Nigeria’s capital imports surged by 67.1 per cent year-on-year to $5.64 billion in Q1 2025 from $3.38 billion a year earlier.
However, the lion’s share, 92 per cent, of these inflows came from short-term portfolio investment (FPI), which grew by 150.8 per cent to $5.2 billion, driven largely by high yields on government securities, such as Treasury Bills and OMO bonds. In contrast, Foreign Direct Investment (FDI) increased marginally by only six per cent to $126.3 million, raising concerns about the quality and sustainability of foreign investment.
The Nigerian Stock Exchange (NGX) reflected this positive momentum with its All-Share Index (ASI) increasing by 43.1 per cent to 139,863 in July 2025, buoyed by strong performances in the consumer goods sector (+71.9%), banking sector (+49.3%), and insurance sector (+23.5%).
Market capitalisation correspondingly expanded by 34.2 per cent to ₦89.4 trillion. Ongoing banking sector recapitalisations, yield moderation in fixed income, and macroeconomic stabilisation efforts are expected to sustain the capital market’s progress in the second half of 2025.
Aggregate real household spending contracted slightly by 0.4 per cent to ₦24.8 trillion in 2024, despite nominal spending rising by 33 per cent to ₦237 trillion. This dichotomy reflects the persistent erosion of purchasing power amid inflationary pressures, particularly on essential goods and services such as housing, education, health, and transportation.
Cost-of-living pressures have intensified, driven by a 190 per cent increase in electricity tariffs for the highest band customers from 2023 to 2025, sharp hikes in transportation fares—airfares increased by 74 per cent, intercity bus fares by 98 per cent—and rising prices of food and utilities.
CBN surveys reveal that over 80 per cent of both households and businesses expect elevated inflation to persist over the next 3 to 6 months, fueled by high energy costs, exchange rate volatility, and supply chain constraints. Nonetheless, increasing confidence in monetary policy reforms has seen a slight rise in the proportion anticipating a deceleration of inflation by year-end.
Security challenges remain a profound concern. Reported killings increased by 70 per cent to 2,266 in H1 2025 compared to the same period in 2024, while kidnappings rose by 6 per cent to 1,538. Rising insurgency, banditry, farmer-herder conflicts, and abduction networks disrupt economic activities and pose significant risks to social cohesion and investor confidence. The report stresses the need for coordinated security reforms, community engagement, and socioeconomic support to stabilise affected regions.
Looking forward, Nigeria’s GDP is projected to grow modestly by 3.4 per cent in 2025, driven by increased crude oil production and continued strength in the Finance, ICT, Construction, and Real Estate sectors. Inflation is expected to moderate to 21.46 per cent, aided by monetary tightening and improved forex stability. The Central Bank of Nigeria is likely to maintain a cautious stance with elevated interest rates while continuing reforms to deepen financial markets and enhance liquidity.

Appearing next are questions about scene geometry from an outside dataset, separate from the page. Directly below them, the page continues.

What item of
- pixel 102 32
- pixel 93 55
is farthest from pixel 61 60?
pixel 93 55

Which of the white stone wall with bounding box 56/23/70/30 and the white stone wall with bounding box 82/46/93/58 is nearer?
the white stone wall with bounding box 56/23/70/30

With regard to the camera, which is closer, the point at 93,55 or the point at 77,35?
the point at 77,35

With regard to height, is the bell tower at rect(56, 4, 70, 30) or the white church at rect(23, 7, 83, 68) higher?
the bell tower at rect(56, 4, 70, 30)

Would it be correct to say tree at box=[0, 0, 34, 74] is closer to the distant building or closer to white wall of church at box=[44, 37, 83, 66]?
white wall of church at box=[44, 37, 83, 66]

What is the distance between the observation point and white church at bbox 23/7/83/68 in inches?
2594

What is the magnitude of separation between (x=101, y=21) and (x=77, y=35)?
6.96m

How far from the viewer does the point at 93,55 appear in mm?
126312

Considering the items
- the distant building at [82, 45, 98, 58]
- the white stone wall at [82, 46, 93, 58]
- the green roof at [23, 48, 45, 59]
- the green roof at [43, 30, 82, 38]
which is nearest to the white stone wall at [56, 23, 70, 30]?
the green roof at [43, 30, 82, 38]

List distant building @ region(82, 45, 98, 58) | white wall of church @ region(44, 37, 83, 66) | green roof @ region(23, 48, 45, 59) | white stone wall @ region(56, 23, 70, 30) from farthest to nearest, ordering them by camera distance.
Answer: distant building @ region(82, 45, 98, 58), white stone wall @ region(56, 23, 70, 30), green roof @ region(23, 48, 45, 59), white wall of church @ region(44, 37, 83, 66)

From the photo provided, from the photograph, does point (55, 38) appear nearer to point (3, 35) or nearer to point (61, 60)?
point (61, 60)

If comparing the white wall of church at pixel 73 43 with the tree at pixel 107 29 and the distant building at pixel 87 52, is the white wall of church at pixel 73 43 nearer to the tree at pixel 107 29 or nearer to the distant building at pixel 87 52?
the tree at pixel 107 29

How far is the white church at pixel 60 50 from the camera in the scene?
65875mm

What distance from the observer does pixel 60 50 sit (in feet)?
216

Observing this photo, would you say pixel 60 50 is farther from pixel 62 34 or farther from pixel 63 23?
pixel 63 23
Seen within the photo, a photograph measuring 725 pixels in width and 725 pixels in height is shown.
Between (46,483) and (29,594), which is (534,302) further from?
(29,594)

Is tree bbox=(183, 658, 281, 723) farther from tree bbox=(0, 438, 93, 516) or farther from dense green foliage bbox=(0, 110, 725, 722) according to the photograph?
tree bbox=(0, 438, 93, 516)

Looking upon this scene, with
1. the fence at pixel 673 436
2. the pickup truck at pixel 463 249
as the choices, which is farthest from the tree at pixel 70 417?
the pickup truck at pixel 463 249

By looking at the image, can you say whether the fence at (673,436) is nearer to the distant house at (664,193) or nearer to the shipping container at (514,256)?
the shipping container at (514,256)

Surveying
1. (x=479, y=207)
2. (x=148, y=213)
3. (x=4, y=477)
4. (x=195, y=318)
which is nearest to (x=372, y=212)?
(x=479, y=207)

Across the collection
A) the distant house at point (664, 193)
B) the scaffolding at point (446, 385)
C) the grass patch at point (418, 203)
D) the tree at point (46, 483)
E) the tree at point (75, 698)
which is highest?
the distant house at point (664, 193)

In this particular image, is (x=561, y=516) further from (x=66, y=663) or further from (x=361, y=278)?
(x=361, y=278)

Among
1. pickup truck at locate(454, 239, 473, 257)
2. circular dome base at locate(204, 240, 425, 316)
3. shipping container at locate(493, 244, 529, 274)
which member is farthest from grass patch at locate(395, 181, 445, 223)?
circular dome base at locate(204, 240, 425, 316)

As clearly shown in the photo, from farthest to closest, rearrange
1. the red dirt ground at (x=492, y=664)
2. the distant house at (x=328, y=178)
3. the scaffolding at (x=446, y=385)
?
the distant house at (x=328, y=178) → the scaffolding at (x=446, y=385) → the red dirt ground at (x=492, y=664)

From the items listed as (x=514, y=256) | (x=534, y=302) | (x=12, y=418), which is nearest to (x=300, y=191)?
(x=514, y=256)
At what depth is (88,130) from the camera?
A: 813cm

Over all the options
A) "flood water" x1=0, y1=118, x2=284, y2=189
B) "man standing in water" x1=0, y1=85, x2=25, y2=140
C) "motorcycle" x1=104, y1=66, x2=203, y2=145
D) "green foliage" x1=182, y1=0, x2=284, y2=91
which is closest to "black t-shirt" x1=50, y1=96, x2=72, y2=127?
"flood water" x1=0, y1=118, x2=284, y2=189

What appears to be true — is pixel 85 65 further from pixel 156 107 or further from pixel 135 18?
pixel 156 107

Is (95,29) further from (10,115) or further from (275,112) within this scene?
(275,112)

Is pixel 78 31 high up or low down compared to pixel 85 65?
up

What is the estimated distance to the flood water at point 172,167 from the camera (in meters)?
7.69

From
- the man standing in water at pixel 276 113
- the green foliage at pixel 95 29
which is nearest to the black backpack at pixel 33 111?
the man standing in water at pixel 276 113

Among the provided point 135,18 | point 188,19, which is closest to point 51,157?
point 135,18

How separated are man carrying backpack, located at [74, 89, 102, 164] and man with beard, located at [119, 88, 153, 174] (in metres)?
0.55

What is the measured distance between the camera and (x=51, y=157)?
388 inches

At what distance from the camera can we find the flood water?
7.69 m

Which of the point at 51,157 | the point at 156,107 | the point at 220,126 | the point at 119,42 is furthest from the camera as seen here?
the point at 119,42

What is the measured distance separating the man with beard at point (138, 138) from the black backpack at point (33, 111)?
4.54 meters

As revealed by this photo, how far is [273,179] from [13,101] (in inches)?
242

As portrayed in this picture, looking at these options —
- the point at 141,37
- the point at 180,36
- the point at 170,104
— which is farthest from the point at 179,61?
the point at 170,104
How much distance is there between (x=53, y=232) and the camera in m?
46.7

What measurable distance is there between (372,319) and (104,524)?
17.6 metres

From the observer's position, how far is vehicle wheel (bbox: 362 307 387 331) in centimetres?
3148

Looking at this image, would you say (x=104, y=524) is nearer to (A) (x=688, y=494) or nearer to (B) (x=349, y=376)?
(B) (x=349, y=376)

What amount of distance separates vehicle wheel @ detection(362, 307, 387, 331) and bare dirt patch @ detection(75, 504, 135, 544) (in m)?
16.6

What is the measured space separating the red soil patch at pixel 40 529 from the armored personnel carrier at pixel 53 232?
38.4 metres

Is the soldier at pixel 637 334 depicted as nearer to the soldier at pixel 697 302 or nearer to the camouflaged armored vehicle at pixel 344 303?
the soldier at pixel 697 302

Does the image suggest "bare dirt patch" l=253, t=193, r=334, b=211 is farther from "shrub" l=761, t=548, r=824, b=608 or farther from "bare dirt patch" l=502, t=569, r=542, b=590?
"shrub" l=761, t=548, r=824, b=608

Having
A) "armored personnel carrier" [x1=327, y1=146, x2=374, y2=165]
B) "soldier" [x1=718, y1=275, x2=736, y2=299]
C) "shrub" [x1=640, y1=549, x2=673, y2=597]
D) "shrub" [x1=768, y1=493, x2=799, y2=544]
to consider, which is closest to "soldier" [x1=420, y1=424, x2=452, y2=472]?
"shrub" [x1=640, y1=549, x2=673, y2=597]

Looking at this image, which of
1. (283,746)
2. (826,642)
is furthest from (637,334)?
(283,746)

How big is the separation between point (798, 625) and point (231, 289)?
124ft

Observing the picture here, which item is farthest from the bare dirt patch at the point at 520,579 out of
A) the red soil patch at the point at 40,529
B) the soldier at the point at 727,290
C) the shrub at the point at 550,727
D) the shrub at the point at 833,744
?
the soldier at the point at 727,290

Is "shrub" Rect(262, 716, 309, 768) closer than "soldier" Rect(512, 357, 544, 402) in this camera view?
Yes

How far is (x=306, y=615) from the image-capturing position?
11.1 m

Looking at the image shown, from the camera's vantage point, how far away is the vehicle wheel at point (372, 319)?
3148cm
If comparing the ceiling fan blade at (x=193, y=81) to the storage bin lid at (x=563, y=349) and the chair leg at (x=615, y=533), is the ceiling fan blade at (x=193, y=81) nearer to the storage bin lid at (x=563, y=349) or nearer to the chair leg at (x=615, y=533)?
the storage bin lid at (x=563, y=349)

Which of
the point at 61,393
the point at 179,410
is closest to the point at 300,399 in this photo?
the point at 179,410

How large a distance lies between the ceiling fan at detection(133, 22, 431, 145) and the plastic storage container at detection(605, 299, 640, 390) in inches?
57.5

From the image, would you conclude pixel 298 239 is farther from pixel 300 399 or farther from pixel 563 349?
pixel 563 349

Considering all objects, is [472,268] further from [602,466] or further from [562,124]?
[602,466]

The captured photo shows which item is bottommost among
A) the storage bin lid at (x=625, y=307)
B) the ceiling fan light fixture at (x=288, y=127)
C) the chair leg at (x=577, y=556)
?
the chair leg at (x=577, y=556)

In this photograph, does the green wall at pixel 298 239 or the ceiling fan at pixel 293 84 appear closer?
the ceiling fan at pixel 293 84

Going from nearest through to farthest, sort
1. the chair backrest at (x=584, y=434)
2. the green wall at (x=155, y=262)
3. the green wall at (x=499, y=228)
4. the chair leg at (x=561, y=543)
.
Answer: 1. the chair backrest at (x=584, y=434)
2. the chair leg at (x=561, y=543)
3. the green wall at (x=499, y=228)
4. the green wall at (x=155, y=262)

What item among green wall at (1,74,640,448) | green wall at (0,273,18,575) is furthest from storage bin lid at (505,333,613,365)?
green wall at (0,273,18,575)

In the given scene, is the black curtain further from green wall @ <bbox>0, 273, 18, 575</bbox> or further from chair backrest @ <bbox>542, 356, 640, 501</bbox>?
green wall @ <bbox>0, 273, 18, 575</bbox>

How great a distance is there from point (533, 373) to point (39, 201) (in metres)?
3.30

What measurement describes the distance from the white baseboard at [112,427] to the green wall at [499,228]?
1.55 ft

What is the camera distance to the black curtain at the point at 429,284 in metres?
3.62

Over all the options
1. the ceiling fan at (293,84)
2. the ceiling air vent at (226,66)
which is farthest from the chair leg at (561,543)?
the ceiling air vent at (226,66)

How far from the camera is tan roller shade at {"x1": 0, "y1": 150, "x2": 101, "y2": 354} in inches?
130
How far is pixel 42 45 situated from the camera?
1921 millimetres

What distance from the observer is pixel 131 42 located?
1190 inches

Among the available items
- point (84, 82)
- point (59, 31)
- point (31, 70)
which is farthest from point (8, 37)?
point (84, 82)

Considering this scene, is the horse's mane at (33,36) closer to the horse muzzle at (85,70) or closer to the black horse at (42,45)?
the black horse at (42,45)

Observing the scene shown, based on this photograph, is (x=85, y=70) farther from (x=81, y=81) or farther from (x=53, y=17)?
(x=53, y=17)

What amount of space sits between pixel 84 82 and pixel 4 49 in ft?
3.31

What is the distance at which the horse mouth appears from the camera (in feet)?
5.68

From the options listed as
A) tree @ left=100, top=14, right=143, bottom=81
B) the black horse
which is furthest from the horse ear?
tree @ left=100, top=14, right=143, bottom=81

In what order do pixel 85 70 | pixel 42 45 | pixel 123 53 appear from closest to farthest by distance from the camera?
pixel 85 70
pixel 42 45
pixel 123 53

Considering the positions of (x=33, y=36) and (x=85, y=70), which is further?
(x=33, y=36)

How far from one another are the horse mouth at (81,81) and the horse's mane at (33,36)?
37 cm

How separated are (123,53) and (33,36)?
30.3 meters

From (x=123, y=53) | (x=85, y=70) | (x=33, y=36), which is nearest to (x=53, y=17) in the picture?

The report underscores six strategic imperatives for government and businesses: strengthen fiscal sustainability through debt management and tax reforms; maintain disciplined monetary policy balancing inflation control and credit access; accelerate productivity-led growth via MSME support and infrastructure investments; deepen structural reforms to attract sustainable investments; expand social protection and human capital development; and proactively manage domestic and global risks, including geopolitical uncertainties and technological disruptions in AI and green finance.